**Document passage**
——
It is against all odds that fish markets are beautiful. Silver eyes glare up at you as you squeeze past disorderly stalls. Slimey moss grows over mussel shells, tentacles cling to styrofoam boxes, and crustaceans bob around in their tanks awaiting a grim fate. The air is distinctly of the sea and the floors are usually a swamp of saltwater. You are completely surrounded by death, yet fish markets lack the somberness of other meat markets.
In many cultures, fish offers a connection to fading tradition. In others, it is the sole source of income for local people. Seafood is one of the world’s last readily available wild foods. Stepping inside of a fish market can offer a unique window into culture that travel rarely affords so readily.
The World’s Best Fish Markets
Love fish markets as much as we do? We collaborated with other travel photographers to curate the world’s best fish markets so you can get your fish fix too! Some photos have been edited by us and may not reflect the style of the photographer.
——
**Work item A**
Reproduce the fish market passage from "It is against" up to and including "other meat markets.".
**Work item B**
Translate this sentence from the fish market passage into Spanish: "Seafood is one of the world’s last readily available wild foods."

**Input data**
——
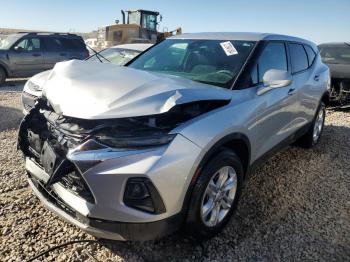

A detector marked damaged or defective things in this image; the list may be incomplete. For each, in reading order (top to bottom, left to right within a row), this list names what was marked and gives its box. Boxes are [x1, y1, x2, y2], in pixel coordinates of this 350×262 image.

crumpled hood [42, 59, 232, 119]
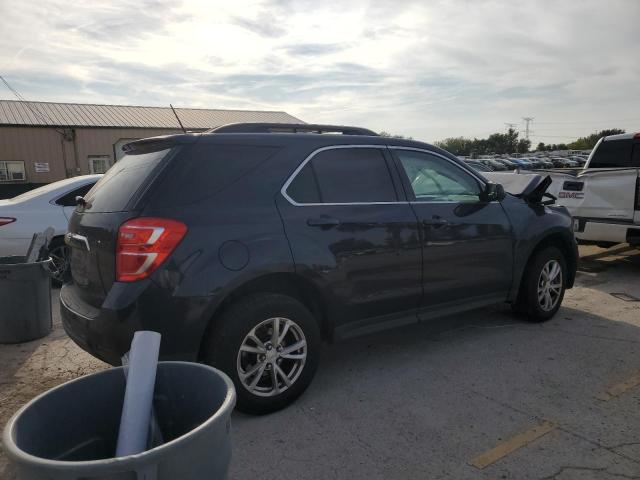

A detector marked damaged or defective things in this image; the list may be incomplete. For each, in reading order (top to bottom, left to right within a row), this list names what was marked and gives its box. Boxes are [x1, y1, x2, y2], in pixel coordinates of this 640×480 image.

damaged vehicle [61, 124, 580, 412]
——
**Answer A**
It is against all odds that fish markets are beautiful. Silver eyes glare up at you as you squeeze past disorderly stalls. Slimey moss grows over mussel shells, tentacles cling to styrofoam boxes, and crustaceans bob around in their tanks awaiting a grim fate. The air is distinctly of the sea and the floors are usually a swamp of saltwater. You are completely surrounded by death, yet fish markets lack the somberness of other meat markets.

**Answer B**
Los productos del mar son uno de los últimos alimentos silvestres del mundo que se consiguen con facilidad.